**Problem to solve**
Each line of data below is to be returned exactly, leaving out any picture.

**Recorded data**
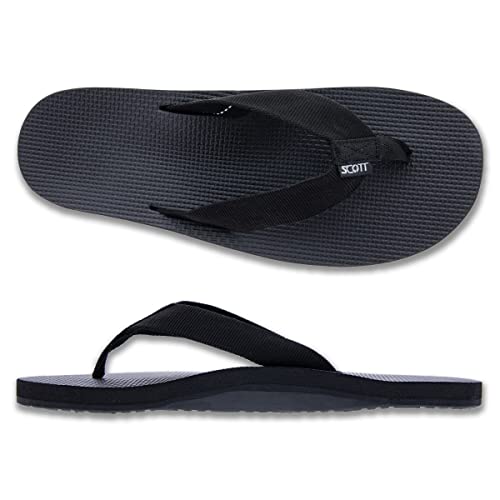 Nu-pieds Scott Hawaii Haleiwa homme noir 45 d'une grande résistance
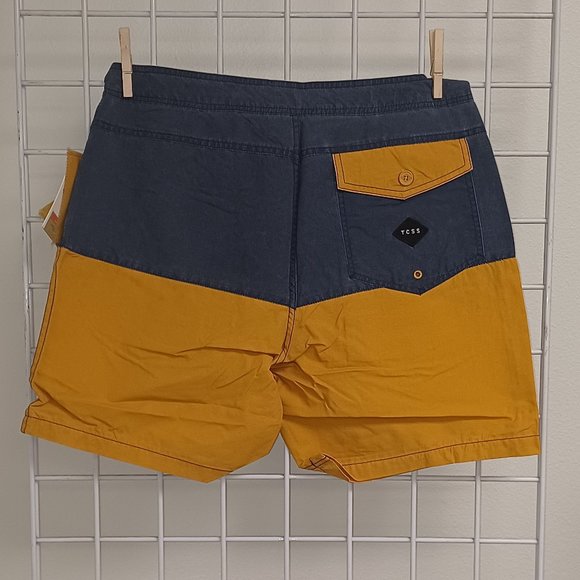 Critical Slide Society Men's Beach Shorts- Split The Peak Trunk - Taffy - Picture 2 of 4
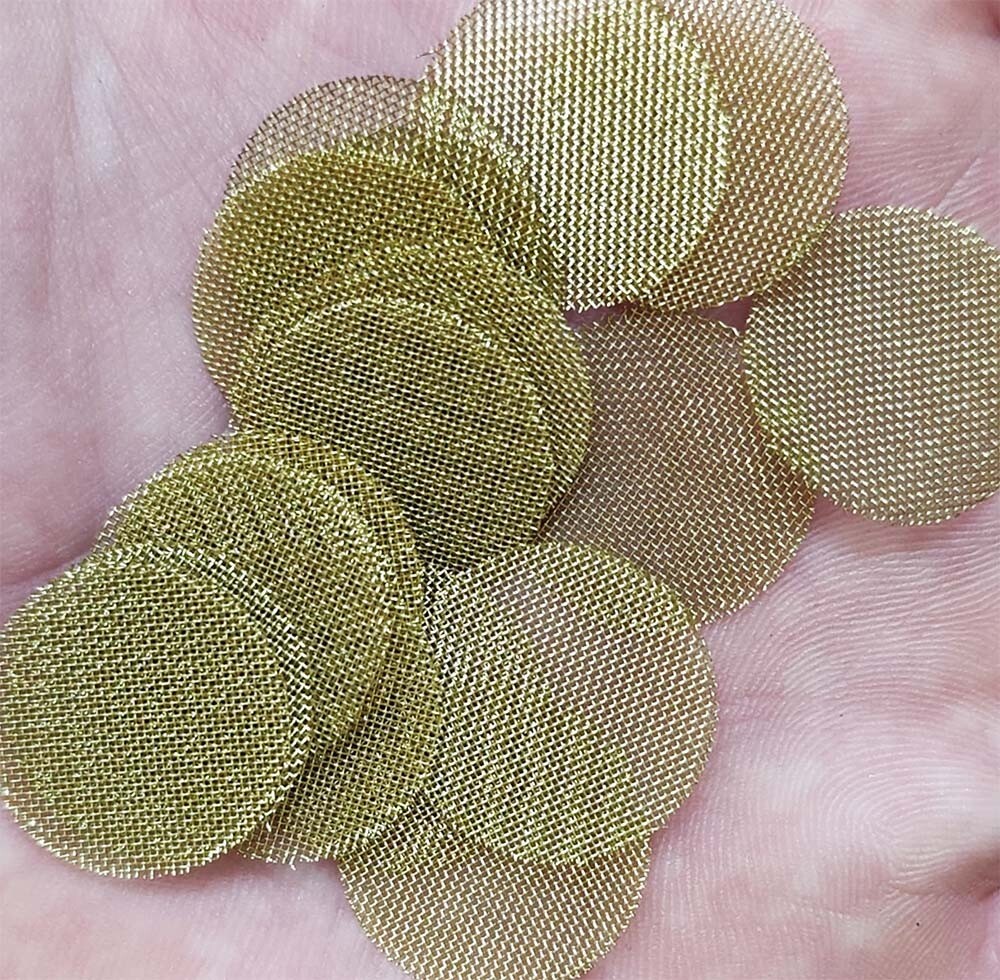 Brass Pipe Screens 13/16 inch, 1000 count – Free Shipping, USA Made, Heavy Duty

**Your solution**
 Nu-pieds Scott Hawaii Haleiwa homme noir 45 d'une grande résistance
 Critical Slide Society Men's Beach Shorts- Split The Peak Trunk - Taffy - Picture 2 of 4
 Brass Pipe Screens 13/16 inch, 1000 count – Free Shipping, USA Made, Heavy Duty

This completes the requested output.